We have not used subsystem initialisation ordering to guarantee the
order of registration since commit adad556efcdd ("crypto: api - Fix
built-in testing dependency failures"),but this patch is not a bugfix,
it's not merged into the earlier stable branch.
For example,on linux-5.10-y, when they are built into the kernel,
ecdh will test failed on earlier kernel, we can enable fips=1,
the calltrace like below:
alg: ecdh: test failed on vector 2, err=-14
Kernel panic - not syncing: alg: self-tests for ecdh-generic (ecdh)
failed in fips mode!
Call Trace:
dump_stack+0x57/0x6e
panic+0x109/0x2ca
alg_test+0x414/0x420
? __switch_to_asm+0x3a/0x60
? __switch_to_asm+0x34/0x60
? __schedule+0x263/0x640
? crypto_acomp_scomp_free_ctx+0x30/0x30
cryptomgr_test+0x22/0x40
kthread+0xf9/0x130
? kthread_park+0x90/0x90
ret_from_fork+0x22/0x30
Merging the commit adad556efcdd ("crypto: api - Fix built-in testing dependency failures")

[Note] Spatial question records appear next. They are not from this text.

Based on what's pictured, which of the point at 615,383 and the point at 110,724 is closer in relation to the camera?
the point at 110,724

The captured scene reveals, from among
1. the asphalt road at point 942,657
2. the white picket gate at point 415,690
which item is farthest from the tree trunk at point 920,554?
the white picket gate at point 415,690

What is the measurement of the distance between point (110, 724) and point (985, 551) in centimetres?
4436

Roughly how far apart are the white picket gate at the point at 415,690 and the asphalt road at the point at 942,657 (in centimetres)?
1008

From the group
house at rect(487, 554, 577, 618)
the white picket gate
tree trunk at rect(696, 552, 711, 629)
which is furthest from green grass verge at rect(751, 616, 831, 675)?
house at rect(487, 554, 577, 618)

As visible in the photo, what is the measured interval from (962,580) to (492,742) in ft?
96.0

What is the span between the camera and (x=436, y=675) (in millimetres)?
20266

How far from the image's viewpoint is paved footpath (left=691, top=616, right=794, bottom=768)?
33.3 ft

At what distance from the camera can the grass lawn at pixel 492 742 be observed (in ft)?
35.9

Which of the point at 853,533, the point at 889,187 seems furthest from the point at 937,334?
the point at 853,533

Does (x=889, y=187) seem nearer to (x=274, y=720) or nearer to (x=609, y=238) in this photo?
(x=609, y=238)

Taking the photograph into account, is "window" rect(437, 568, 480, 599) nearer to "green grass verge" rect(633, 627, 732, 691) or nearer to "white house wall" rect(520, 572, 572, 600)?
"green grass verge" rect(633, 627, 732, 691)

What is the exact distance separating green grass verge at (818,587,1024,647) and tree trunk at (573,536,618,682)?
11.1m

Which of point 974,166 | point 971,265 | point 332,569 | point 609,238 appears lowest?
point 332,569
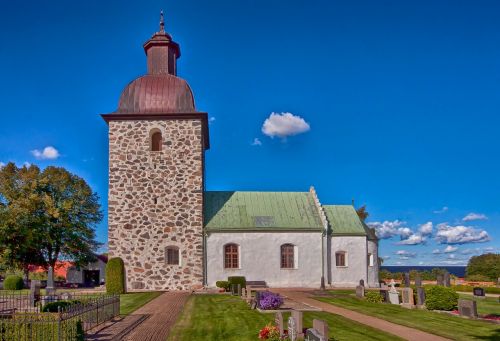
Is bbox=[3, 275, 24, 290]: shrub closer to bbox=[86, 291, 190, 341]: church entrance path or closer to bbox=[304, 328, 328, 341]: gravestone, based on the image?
bbox=[86, 291, 190, 341]: church entrance path

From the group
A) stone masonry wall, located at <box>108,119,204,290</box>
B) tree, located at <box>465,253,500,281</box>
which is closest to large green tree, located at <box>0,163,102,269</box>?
stone masonry wall, located at <box>108,119,204,290</box>

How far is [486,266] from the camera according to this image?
43.1 m

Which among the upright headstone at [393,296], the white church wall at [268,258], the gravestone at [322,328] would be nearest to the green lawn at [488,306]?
the upright headstone at [393,296]

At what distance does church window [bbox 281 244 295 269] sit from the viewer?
32.9 m

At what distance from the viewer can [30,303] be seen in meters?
22.5

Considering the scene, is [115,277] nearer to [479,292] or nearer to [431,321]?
[431,321]

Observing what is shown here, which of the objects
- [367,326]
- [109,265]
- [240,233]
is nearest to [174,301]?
[109,265]

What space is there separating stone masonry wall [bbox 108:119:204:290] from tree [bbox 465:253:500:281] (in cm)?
2620

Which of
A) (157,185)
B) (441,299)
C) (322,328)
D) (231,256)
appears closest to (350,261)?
(231,256)

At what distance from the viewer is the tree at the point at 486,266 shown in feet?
138

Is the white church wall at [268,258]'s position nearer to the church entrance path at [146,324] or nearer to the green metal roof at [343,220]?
the green metal roof at [343,220]

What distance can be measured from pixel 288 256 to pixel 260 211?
3757mm

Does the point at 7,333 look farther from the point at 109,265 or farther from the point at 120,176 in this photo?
the point at 120,176

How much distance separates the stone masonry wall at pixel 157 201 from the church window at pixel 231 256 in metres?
1.83
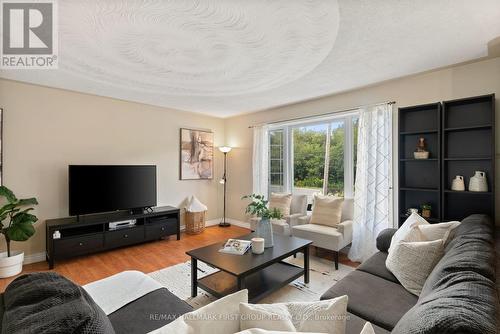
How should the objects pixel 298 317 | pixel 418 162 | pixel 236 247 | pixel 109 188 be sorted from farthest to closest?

into linux-5.10-y can fix it, but we have to merge more patch before it,
such as: https://www.spinics.net/lists/linux-crypto/msg57562.html
Otherwise this patch will introduce new problems.
It might make sense to keep the timing, on the other hand, we can use
it to fix the dependency problem of earlier kernel.
Thanks.
Gaosheng.
On 2023/4/26 16:45, Herbert Xu wrote:
On Tue, Apr 25, 2023 at 08:57:09PM +0800, Gaosheng Cui wrote:
The ecdh-nist-p256 algorithm will depend on jitterentropy_rng,
and when they are built into kernel, the order of registration
should be done such that the underlying algorithms are ready
before the ones on top are registered.
Now ecdh is initialized with subsys_initcall but jitterentropy_rng
is initialized with module_init.
This patch will change module_init(jent_mod_init) to
subsys_initcall(jent_mod_init), so jitterentropy_rng will be
registered before ecdh-nist-p256 when they are built into kernel.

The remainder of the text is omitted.